-------- EXERCISE MATERIAL

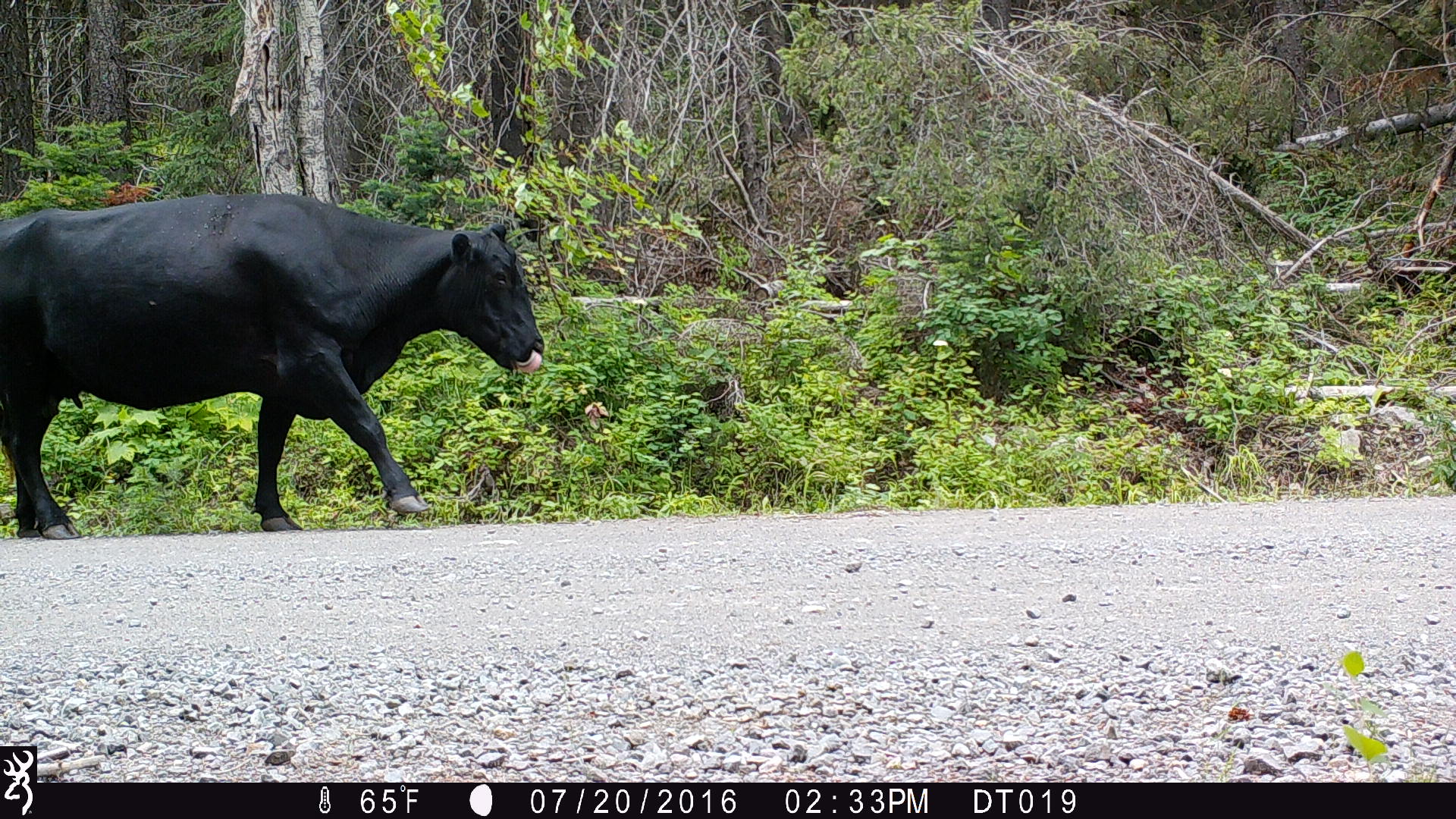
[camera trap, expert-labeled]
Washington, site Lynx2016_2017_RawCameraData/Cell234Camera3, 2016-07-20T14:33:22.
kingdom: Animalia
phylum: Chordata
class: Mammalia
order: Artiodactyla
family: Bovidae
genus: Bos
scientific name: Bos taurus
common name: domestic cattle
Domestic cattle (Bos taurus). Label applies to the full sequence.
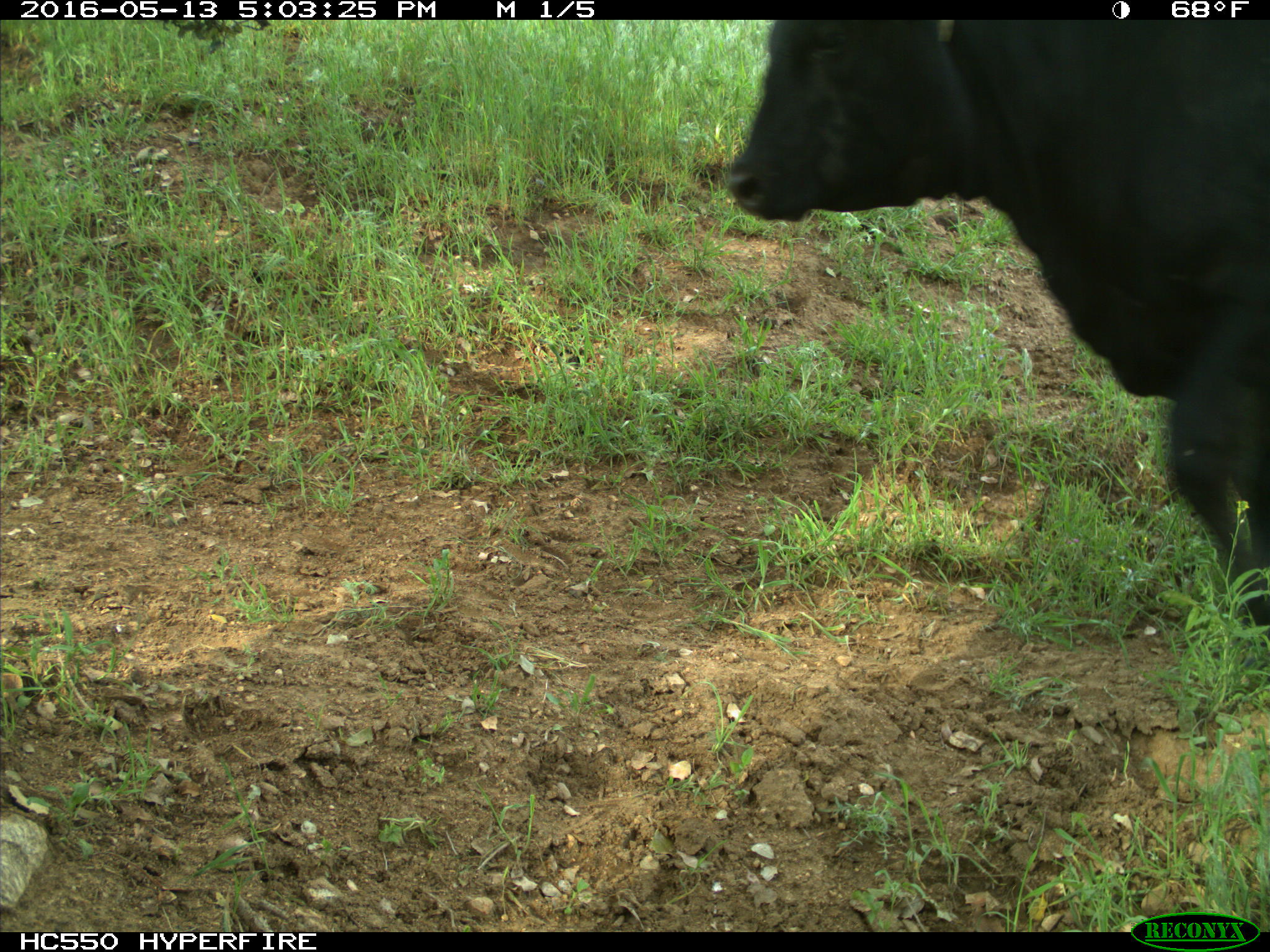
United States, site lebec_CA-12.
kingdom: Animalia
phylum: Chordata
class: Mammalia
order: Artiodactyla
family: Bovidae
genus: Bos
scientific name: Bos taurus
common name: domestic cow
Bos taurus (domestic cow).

----------------

When a record holds a picture, leave that picture out; copy the rest verbatim.

[camera trap, expert-labeled]
Washington, site Lynx2016_2017_RawCameraData/Cell234Camera3, 2016-07-20T14:33:22.
kingdom: Animalia
phylum: Chordata
class: Mammalia
order: Artiodactyla
family: Bovidae
genus: Bos
scientific name: Bos taurus
common name: domestic cattle
Domestic cattle (Bos taurus). Label applies to the full sequence.
United States, site lebec_CA-12.
kingdom: Animalia
phylum: Chordata
class: Mammalia
order: Artiodactyla
family: Bovidae
genus: Bos
scientific name: Bos taurus
common name: domestic cow
Bos taurus (domestic cow).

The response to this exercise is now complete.